Given exercise: Please output exactly the run of lines that starts at the line with "Of the selection" and ends at the last line of the records below.

Given data:
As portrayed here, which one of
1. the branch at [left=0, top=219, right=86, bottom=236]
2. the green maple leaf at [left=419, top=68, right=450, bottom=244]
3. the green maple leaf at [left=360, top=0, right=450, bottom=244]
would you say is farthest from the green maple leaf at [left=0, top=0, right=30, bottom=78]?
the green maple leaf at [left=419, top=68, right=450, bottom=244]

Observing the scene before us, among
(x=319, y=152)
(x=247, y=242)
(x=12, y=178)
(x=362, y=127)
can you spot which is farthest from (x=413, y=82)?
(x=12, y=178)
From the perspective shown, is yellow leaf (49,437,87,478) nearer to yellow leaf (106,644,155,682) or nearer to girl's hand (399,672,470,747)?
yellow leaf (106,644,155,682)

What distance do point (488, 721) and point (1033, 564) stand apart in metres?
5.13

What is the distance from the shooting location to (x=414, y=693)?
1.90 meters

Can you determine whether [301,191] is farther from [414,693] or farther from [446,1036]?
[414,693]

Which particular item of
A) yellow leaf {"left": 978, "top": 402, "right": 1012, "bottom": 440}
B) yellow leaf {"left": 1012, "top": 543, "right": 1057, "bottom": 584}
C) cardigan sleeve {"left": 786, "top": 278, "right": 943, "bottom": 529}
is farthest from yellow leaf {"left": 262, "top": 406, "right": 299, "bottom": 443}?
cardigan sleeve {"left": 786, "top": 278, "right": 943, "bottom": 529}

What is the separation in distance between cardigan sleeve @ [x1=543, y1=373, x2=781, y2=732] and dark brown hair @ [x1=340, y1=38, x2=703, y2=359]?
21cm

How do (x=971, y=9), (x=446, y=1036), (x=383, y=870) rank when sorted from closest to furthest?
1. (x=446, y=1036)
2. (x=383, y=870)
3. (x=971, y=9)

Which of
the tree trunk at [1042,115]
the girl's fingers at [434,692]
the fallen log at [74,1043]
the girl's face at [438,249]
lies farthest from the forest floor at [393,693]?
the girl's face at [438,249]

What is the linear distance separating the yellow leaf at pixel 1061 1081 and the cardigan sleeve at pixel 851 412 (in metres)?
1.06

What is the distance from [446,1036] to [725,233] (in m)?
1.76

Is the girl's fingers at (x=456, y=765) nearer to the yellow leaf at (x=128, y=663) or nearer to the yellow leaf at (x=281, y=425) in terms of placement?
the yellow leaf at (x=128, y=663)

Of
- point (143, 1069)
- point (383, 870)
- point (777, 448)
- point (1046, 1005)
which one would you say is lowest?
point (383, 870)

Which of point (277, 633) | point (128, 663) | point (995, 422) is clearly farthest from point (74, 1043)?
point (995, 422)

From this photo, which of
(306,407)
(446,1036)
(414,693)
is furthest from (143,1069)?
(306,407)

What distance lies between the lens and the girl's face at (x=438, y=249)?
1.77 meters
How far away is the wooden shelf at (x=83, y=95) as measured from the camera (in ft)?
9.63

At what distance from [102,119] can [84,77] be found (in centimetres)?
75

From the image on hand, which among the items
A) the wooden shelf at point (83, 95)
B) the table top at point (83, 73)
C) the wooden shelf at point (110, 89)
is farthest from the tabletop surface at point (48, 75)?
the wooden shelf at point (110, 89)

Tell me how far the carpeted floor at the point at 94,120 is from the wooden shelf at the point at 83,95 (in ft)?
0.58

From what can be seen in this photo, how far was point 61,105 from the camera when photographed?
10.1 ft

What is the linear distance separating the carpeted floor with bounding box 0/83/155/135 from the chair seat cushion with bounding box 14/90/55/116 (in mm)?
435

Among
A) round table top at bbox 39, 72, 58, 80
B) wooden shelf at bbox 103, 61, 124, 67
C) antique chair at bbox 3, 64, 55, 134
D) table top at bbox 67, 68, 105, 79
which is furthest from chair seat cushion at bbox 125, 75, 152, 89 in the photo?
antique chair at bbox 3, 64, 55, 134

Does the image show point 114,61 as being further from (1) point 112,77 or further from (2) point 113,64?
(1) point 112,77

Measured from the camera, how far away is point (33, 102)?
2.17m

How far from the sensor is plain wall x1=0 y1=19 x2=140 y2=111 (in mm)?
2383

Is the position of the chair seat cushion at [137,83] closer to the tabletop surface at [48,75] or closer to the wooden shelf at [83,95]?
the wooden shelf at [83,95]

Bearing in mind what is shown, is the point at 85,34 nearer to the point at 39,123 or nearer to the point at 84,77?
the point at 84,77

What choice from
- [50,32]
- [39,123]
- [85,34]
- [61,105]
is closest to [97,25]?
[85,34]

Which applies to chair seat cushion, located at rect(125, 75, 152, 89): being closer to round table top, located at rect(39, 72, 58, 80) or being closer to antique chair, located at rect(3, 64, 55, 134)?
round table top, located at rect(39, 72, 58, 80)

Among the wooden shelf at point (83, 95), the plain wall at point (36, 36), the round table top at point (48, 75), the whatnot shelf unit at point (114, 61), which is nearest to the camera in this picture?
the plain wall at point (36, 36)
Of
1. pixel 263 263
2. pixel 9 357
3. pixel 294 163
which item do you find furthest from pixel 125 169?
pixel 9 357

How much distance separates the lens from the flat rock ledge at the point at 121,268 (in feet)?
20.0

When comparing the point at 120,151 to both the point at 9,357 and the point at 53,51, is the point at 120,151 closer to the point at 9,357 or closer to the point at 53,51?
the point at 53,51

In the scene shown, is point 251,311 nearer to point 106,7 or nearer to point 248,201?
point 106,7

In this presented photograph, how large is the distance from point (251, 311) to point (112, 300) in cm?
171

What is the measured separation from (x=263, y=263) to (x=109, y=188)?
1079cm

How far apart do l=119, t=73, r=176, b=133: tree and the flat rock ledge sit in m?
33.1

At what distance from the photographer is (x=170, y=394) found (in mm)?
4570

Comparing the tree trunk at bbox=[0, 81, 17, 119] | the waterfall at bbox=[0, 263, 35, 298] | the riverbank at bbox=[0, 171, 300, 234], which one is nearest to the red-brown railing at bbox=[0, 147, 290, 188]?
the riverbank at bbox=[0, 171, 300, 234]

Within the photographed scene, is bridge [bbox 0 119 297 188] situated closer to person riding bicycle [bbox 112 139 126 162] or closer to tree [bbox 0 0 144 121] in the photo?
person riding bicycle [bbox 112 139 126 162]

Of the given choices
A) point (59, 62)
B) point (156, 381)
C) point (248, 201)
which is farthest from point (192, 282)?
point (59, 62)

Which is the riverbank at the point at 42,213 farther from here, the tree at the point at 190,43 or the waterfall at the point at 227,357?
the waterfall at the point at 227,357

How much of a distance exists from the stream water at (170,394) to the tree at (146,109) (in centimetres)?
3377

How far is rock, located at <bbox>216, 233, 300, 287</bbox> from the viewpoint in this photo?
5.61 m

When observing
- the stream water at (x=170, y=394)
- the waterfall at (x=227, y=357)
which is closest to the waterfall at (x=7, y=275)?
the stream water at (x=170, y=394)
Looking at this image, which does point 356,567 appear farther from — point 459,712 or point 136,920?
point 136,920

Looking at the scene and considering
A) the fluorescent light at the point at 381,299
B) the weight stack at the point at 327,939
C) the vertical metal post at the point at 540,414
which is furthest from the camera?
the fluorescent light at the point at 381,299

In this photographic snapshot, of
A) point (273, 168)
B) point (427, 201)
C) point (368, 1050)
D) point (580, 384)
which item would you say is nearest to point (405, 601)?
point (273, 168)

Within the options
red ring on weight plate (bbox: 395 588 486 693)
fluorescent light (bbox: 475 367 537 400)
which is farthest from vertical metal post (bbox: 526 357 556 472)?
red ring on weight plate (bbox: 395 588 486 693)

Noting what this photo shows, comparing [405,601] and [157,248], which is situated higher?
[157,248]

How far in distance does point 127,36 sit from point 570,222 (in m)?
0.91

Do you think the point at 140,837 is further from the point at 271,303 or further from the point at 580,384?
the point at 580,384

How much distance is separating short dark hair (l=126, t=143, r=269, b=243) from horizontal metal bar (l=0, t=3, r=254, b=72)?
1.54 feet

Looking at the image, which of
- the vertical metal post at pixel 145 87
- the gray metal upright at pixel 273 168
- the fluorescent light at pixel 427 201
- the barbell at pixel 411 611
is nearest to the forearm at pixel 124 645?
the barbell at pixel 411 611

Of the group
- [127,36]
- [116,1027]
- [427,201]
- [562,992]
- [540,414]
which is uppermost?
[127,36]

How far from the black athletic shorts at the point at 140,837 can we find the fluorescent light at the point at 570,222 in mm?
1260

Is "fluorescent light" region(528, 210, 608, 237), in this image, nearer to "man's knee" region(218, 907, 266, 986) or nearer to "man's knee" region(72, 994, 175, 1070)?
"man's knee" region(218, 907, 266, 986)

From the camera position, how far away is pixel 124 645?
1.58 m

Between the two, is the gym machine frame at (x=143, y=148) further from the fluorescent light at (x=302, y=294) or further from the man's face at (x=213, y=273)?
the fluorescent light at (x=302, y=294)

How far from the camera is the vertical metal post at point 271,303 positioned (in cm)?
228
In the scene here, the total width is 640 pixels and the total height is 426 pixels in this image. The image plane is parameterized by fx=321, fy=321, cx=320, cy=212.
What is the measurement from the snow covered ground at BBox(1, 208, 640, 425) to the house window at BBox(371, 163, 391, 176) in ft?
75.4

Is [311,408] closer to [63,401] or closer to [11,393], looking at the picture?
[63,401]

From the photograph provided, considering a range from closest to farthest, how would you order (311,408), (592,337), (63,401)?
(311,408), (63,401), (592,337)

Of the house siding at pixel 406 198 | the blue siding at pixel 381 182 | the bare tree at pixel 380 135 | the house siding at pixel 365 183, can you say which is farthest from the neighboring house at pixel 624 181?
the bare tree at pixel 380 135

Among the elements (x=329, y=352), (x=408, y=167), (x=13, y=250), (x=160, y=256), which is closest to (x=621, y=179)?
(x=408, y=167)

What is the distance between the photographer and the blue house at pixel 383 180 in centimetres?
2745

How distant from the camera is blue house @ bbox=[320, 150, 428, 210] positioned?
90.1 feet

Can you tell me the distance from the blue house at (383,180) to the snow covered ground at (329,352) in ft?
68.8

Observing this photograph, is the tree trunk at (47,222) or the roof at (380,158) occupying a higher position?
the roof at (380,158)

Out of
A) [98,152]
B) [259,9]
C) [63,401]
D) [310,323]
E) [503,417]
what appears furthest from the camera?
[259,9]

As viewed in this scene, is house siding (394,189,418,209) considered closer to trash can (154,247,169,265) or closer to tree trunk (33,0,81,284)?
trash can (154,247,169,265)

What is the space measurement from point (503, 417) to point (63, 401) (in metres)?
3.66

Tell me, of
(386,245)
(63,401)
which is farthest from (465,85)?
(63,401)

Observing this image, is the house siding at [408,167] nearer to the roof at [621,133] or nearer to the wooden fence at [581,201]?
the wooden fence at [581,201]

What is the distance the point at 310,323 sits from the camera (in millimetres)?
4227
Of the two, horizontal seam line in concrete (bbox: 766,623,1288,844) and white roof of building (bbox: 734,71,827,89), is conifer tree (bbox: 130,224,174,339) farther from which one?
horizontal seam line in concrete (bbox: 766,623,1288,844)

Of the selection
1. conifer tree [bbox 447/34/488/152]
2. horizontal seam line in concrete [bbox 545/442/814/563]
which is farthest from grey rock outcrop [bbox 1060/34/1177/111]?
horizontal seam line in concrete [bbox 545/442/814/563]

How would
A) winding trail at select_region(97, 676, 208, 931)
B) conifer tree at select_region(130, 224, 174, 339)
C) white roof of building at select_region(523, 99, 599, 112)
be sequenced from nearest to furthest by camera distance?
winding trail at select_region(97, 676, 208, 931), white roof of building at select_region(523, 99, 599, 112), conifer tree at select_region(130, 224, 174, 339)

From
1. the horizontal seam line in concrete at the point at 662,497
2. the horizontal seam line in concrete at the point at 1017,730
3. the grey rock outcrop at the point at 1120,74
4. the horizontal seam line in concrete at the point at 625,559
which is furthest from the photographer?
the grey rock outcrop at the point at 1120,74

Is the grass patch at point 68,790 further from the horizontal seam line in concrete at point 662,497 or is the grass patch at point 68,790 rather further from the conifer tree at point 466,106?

Written reply:
Of the selection
1. conifer tree [bbox 447/34/488/152]
2. horizontal seam line in concrete [bbox 545/442/814/563]
which is farthest from grey rock outcrop [bbox 1060/34/1177/111]?
horizontal seam line in concrete [bbox 545/442/814/563]

How would
A) winding trail at select_region(97, 676, 208, 931)
B) conifer tree at select_region(130, 224, 174, 339)
C) white roof of building at select_region(523, 99, 599, 112)
be sequenced from nearest to furthest by camera distance?
winding trail at select_region(97, 676, 208, 931), white roof of building at select_region(523, 99, 599, 112), conifer tree at select_region(130, 224, 174, 339)

From
1. the horizontal seam line in concrete at the point at 662,497
2. the horizontal seam line in concrete at the point at 1017,730
3. the grey rock outcrop at the point at 1120,74
4. the horizontal seam line in concrete at the point at 625,559
which is furthest from the photographer?
the grey rock outcrop at the point at 1120,74

Is the grass patch at point 68,790 further from the horizontal seam line in concrete at point 662,497 or is the grass patch at point 68,790 rather further from the conifer tree at point 466,106?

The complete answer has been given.